- [Exercise requirements]: Select, from the material below, each line with "objects" in it.

- [Study material]:
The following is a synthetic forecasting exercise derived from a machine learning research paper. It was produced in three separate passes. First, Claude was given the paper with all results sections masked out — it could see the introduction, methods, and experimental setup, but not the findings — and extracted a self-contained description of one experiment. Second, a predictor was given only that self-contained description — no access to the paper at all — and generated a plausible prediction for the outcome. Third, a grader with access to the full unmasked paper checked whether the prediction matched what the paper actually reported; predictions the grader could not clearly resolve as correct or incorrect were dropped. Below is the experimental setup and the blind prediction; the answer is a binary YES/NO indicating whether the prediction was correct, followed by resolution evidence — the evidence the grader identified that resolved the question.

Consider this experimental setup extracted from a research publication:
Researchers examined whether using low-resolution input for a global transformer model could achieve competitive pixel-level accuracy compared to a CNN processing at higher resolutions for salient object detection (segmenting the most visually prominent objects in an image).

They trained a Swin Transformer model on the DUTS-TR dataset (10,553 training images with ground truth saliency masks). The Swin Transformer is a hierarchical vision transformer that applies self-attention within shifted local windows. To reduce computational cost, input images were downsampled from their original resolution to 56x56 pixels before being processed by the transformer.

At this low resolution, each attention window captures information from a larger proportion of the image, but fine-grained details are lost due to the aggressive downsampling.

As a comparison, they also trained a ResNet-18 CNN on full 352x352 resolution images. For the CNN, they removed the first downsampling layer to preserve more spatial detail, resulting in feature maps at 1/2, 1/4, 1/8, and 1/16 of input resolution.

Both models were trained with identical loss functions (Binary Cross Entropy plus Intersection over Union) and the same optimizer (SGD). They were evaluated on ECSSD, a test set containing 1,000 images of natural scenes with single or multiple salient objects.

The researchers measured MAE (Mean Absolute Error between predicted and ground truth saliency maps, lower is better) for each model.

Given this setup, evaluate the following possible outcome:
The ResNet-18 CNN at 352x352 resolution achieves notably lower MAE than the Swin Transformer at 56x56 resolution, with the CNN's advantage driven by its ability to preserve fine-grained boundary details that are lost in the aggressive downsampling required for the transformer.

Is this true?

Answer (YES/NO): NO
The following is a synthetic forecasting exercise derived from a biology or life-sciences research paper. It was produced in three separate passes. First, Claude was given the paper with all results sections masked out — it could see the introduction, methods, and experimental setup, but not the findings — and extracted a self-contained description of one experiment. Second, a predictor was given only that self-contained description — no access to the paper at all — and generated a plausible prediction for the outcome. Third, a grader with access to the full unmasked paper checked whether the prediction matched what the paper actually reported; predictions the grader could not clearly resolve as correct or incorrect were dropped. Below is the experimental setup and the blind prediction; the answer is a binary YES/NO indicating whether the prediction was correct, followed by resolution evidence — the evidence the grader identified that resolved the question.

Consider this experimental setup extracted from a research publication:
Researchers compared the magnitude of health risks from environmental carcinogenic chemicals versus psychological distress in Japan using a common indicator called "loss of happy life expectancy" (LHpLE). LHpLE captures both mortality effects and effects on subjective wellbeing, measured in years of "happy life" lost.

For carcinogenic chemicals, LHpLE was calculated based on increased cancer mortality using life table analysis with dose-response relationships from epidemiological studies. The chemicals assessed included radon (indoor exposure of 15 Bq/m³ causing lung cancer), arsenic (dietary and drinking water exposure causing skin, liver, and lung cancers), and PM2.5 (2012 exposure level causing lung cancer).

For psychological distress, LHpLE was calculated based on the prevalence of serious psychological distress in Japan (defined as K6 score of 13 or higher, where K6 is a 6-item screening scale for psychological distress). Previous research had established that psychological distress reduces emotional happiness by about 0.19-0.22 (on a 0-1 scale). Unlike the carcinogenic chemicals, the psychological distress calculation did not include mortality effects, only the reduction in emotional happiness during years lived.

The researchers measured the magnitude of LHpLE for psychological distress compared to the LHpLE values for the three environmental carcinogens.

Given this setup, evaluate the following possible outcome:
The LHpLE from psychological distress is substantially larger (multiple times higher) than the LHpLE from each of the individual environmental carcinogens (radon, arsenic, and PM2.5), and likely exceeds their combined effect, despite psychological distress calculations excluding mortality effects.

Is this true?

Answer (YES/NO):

- [Solution to this exercise]:
Researchers examined whether using low-resolution input for a global transformer model could achieve competitive pixel-level accuracy compared to a CNN processing at higher resolutions for salient object detection (segmenting the most visually prominent objects in an image).
Both models were trained with identical loss functions (Binary Cross Entropy plus Intersection over Union) and the same optimizer (SGD). They were evaluated on ECSSD, a test set containing 1,000 images of natural scenes with single or multiple salient objects.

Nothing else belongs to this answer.